Ils interviennent à la demande des professeurs et avec l’accord des parents pour proposer des aides spécialisées à des élèves rencontrant des difficultés sévères en classe, qui portent le plus souvent sur le comportement des enfants et leur adaptation à la classe et à l’école et auxquels la mise en place des deux heures de soutien scolaire hebdomadaire ne peut en toute rigueur pas répondre.

La spécialisation des professionnels des RASED permet ainsi à ces derniers de remettre sur les rails des enfants quand il est encore temps. Ils agissent en prolongement du travail des professeurs, qui reconnaissent là leurs compétences spécifiques.

Certes, les professeurs peuvent faire face à certaines difficultés qu’ils rencontrent avec leurs élèves, mais il en est d’autres devant lesquelles ils se trouvent totalement désarmés.

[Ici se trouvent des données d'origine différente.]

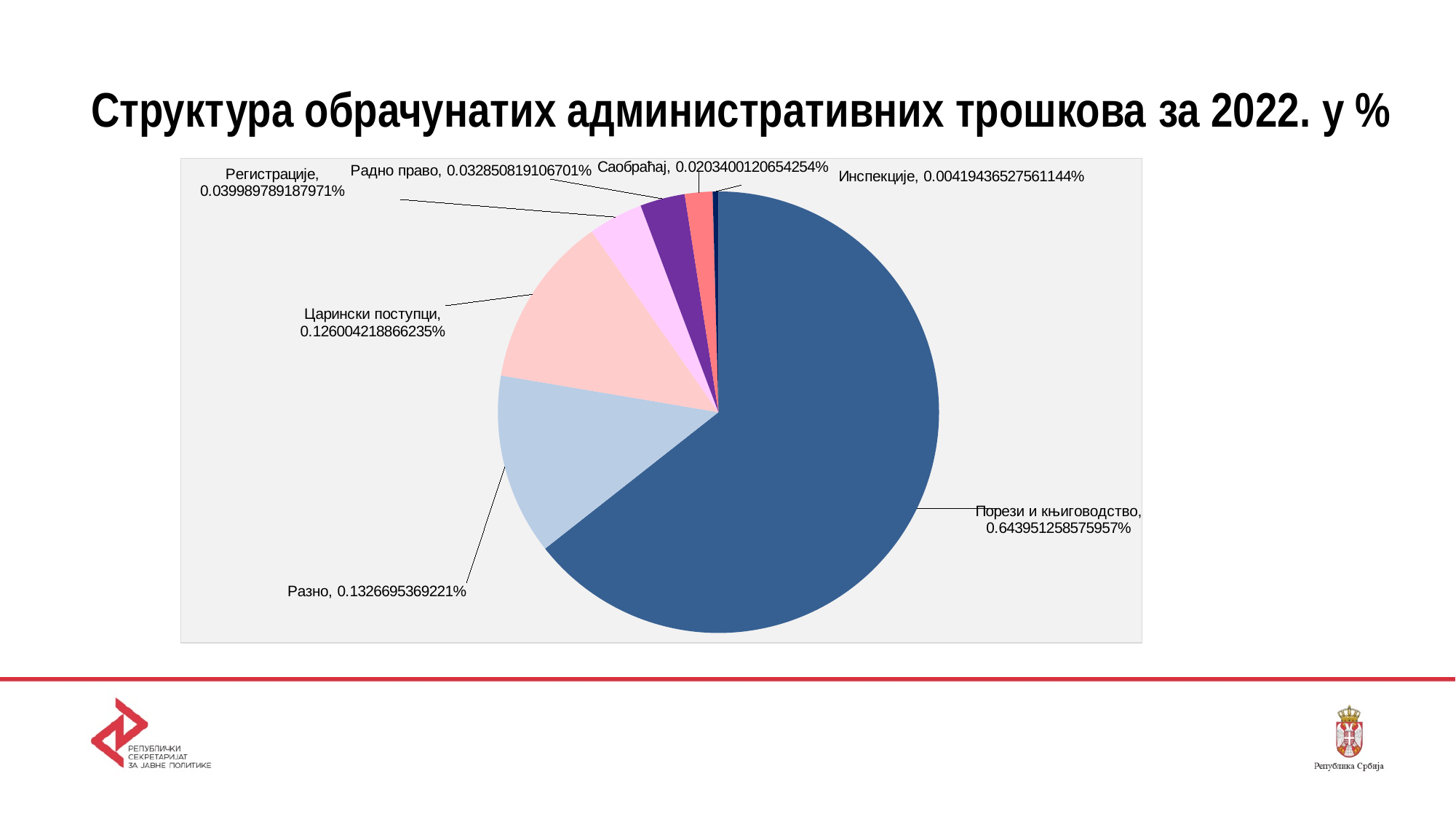
What is the value for Царински поступци? 0.126004218866235% Which is larger, Радно право or Саобраћај? Радно право Which category has the smallest slice of the pie? Инспекције What is the value for Регистрације? 0.039989789187971% What is the value for Разно? 0.1326695369221% What is the title of the chart? Структура обрачунатих административних трошкова за 2022. у % What is the value for Инспекције? 0.00419436527561144% What type of chart is shown on the slide? pie chart What is the difference between the values for Разно and Царински поступци? 0.006665318055865% Which category has the largest slice of the pie? Порези и књиговодство How many slices does the pie chart have? 7 What is the value for Порези и књиговодство? 0.643951258575957%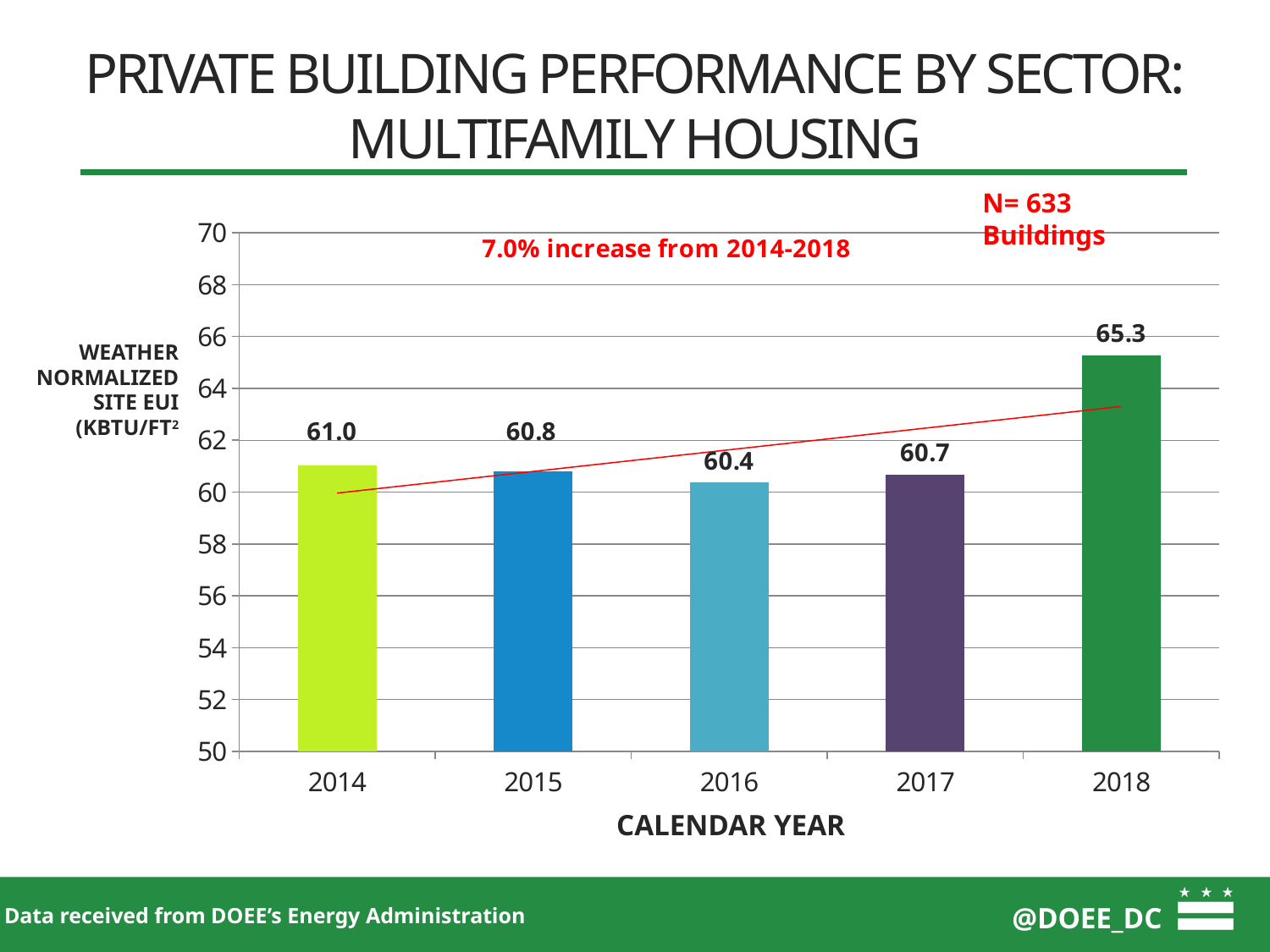
Which calendar year has the highest weather normalized site EUI? 2018 What kind of chart is shown on the slide? bar chart Which is larger, the value for 2015 or the value for 2017? 2015 What is the weather normalized site EUI value for 2018? 65.3 Which calendar year has the lowest weather normalized site EUI? 2016 What is the weather normalized site EUI value for 2014? 61.0 What is the value shown for 2016? 60.4 Is the value for 2018 greater or less than 64? greater What percentage increase from 2014-2018 is annotated on the chart? 7.0% How many calendar years are shown on the x axis? 5 How many buildings does the chart annotation say are included (N)? 633 What is the difference between the 2018 value and the 2014 value? 4.3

Pour celles-ci, le RASED, grâce à sa composition pluridisciplinaire, permet une prise en charge et un accompagnement spécifique et adapté, en liaison étroite avec les parents. C’est ce dont témoignent les enseignants et les familles qui ont été confrontés à des problèmes psychologiques de comportement ou aux répercussions scolaires de difficultés familiales et sociales.

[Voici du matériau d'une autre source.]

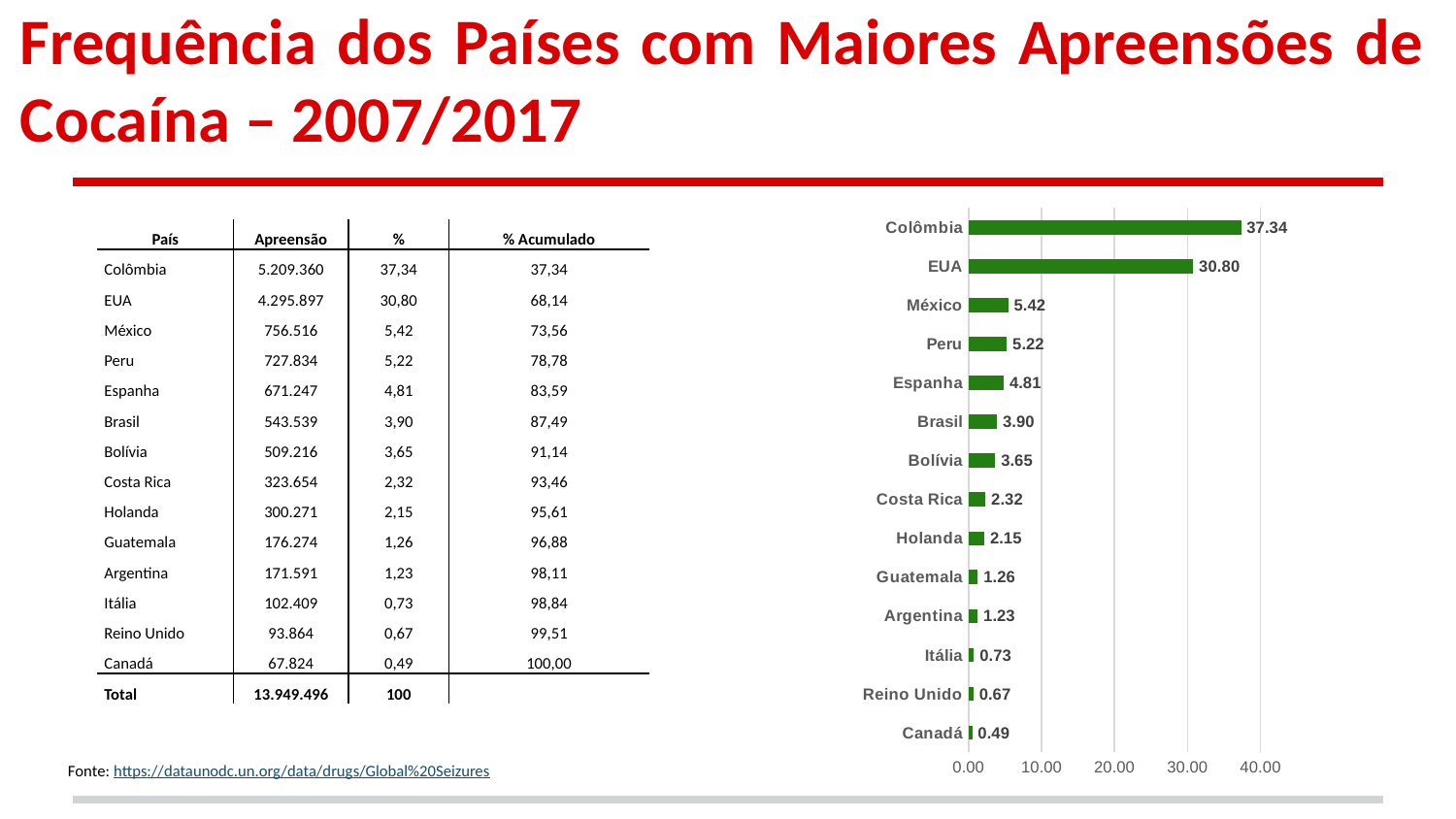
Which country has the highest value in the bar chart? Colômbia Which country has the lowest value in the bar chart? Canadá Is the value for Colômbia in the bar chart greater or less than 30.00? greater What is the value shown for Brasil in the bar chart? 3.90 What is the value shown for Reino Unido in the bar chart? 0.67 What is the difference between the values for Colômbia and EUA in the bar chart? 6.54 How many countries are shown in the bar chart? 14 What kind of chart is shown on the slide? bar chart Which has a larger value in the bar chart, México or Espanha? México What is the value shown for Colômbia in the bar chart? 37.34 What is the value shown for EUA in the bar chart? 30.80 What colour are the bars in the chart? green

Au regard des résultats remarquables observés sur le terrain, n’eût-il pas mieux valu apporter des améliorations au dispositif en place, plutôt que de tracer, comme vous le faites, la perspective de la suppression des RASED ?

Certes, lors de votre audition par la commission des affaires culturelles du Sénat le 12 novembre dernier, vous avez déclaré, monsieur le ministre, que la suppression des RASED n’était pas à l’ordre du jour, la sédentarisation des 3 000 maîtres ayant pour seule vocation de fixer une petite partie des enseignants de ces réseaux dans les établissements où l’on a le plus besoin d’eux.

Mais cette déclaration est en contradiction avec la décision d’arrêter les formations de maîtres spécialisés à partir de septembre 2009, qui programme implicitement la suppression des RASED à terme, en tarissant leur recrutement.

Elle est également en contradiction avec ce qui se passe sur le terrain. À titre d’exemple, dans le Haut-Rhin, on comptait voilà deux ans quarante-cinq rééducateurs en poste. Ils ne sont plus que trente-six aujourd’hui, chacun d’eux aidant cinquante enfants à trouver leur place à l’école. Le suivi de ces 1 800 enfants permet également de soutenir les maîtres d’école et les familles confrontées à des difficultés qui ne relèvent pas forcément de soins ou d’interventions sociales.

Ainsi, nous avons aujourd’hui un dispositif qui a fait ses preuves, gratuit pour les familles, et dont la suppression irait clairement à l’encontre de la réussite scolaire des enfants en grande difficulté, principalement ceux des milieux populaires et dans le monde rural.

Notre système éducatif est fondé sur l’accueil de tous les enfants, l’égalité des chances, le droit au savoir et à la réussite scolaire. La prise en compte des difficultés rencontrées par les plus faibles et leur accompagnement par des professionnels compétents pour les aider à trouver pleinement le chemin de l’école doivent rester une priorité absolue.

Madame la présidente, monsieur le ministre, mes chers collègues, je vous invite à déposer nos étiquettes politiques respectives et à donner un signal clair en faveur de l’école de la République. Adoptons cet amendement technique qui permettra de pérenniser un dispositif aussi emblématique qu’irremplaçable et qui respecte le cadre du budget, tel qu’il a été tracé.